China Moves Ahead in the Art Market

When it comes to art transactions at auctions and through dealers and galleries, China almost always falls behind the United States and the United Kingdom. The Asian art market has never dominated the global art world, but this may be about to change. According to the last year’s reports; China played the biggest role in the market of global sales of art and antiques at open auctions. The spring Asia Contemporary Art Show showed an astonishing attendance and cemented Hong Kong at a high position in the jet set of the art world. So, is China taking a big leap in the art market world and is it becoming the next big thing?

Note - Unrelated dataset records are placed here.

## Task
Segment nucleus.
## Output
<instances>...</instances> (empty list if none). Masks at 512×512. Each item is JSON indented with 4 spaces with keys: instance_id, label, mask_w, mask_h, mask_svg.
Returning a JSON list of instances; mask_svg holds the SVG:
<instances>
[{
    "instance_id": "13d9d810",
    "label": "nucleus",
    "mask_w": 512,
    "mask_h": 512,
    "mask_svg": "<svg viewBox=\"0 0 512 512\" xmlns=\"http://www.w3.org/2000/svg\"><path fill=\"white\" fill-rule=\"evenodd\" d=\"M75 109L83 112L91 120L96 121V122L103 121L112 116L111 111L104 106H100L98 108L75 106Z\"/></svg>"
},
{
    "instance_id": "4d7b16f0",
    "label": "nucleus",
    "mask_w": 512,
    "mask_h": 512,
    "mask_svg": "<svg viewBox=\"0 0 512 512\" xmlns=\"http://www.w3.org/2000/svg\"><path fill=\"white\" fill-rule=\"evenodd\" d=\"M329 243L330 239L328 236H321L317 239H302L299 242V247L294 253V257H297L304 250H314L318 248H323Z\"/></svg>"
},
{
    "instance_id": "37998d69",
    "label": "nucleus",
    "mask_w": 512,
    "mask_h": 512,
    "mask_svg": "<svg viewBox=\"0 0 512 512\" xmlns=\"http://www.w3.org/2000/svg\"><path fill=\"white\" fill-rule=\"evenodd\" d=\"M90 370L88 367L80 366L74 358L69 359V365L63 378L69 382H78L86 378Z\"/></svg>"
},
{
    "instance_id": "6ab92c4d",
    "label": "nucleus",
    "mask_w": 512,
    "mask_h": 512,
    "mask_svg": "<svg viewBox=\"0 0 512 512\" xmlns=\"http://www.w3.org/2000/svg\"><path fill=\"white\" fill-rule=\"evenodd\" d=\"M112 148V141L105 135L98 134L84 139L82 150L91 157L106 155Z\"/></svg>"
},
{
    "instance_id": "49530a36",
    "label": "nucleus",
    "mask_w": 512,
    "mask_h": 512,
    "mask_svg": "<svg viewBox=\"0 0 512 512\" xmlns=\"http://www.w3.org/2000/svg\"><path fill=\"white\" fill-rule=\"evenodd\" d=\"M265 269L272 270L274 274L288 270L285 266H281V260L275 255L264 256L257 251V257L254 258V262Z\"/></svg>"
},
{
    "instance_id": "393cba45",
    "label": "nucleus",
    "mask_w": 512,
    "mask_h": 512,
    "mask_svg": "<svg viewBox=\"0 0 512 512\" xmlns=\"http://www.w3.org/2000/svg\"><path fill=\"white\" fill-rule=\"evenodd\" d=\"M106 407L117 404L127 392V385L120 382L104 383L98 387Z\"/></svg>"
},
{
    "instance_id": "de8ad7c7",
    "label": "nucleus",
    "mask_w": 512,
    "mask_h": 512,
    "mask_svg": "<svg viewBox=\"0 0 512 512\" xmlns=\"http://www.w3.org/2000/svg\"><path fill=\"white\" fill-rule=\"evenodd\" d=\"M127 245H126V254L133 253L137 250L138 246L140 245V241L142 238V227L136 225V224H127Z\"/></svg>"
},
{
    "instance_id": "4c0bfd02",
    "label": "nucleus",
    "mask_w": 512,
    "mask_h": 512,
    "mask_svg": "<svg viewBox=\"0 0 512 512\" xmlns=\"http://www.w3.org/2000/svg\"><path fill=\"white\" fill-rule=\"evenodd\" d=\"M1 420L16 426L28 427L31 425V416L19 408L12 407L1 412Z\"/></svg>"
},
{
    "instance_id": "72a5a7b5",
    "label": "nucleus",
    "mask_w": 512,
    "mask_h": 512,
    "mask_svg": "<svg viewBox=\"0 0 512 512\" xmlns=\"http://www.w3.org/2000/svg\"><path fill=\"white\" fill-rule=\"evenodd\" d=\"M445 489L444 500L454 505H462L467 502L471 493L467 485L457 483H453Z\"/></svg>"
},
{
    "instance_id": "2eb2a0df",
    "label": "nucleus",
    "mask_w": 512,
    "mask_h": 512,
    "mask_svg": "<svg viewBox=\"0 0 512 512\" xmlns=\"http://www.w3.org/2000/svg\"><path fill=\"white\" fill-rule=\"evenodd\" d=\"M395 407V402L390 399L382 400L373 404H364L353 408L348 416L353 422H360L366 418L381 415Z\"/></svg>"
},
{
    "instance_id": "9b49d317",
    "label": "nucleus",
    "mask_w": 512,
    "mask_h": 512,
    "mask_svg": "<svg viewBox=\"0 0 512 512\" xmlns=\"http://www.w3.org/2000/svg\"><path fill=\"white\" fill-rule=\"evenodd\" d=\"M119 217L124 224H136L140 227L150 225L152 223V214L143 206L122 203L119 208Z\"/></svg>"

Even though reports show Chinese auction sales summed up 34% of the world total in value, with the US and the UK falling behind with 32% and 18% respectively, it is important to note that these results do not include the deals made by dealers and galleries at sales exhibitions and art fairs, which are a major part of the art market. Online sales are an ever-expanding market which is still developing, and China isn’t first in that area either.

With regards to the global share by value, The United States is still dominating with 40% of the share, the United Kingdom is behind with 21%, and China is following closely with 20%. The results were combined from the reports published by Art Basel, UBS and Clare McAndrew, founder of Arts Economics. So, what puts China in the leading position when it comes to auction sales?

In the year behind us, Chinese auctions saw numerous expensive sales in the classical Chinese paintings and antiques market. With numbers going as high as $44m and $20m for single pieces, it is no wonder auction sales dominated the market in China with a share of 68% by value. McAndrew claims China’s leading position in auction sales is a direct result of a decline in the US, combined with a stable performance at the high end in the domestic salerooms.

Art market specialists say the China’s art auction market still needs to grow and widen its view. Almost all the objects in the domestic salerooms are Chinese works of art and antiquity, and the buyers should be more exposed to the global market and the diversified offers from around the world. The well-developed domestic market is a great potential for becoming a global art trade center.

Another important aspect behind the success of the Chinese art market is the integrity. There have been fewer cases of counterfeit antiques and swindles in the salerooms. Hired shills who falsely bid on items only to push up the prices and mislead other potential bidders are almost completely gone. All of this, followed by a steady bloom of auction houses and a flow of high prices can certainly put China on the way to the top of the global art market.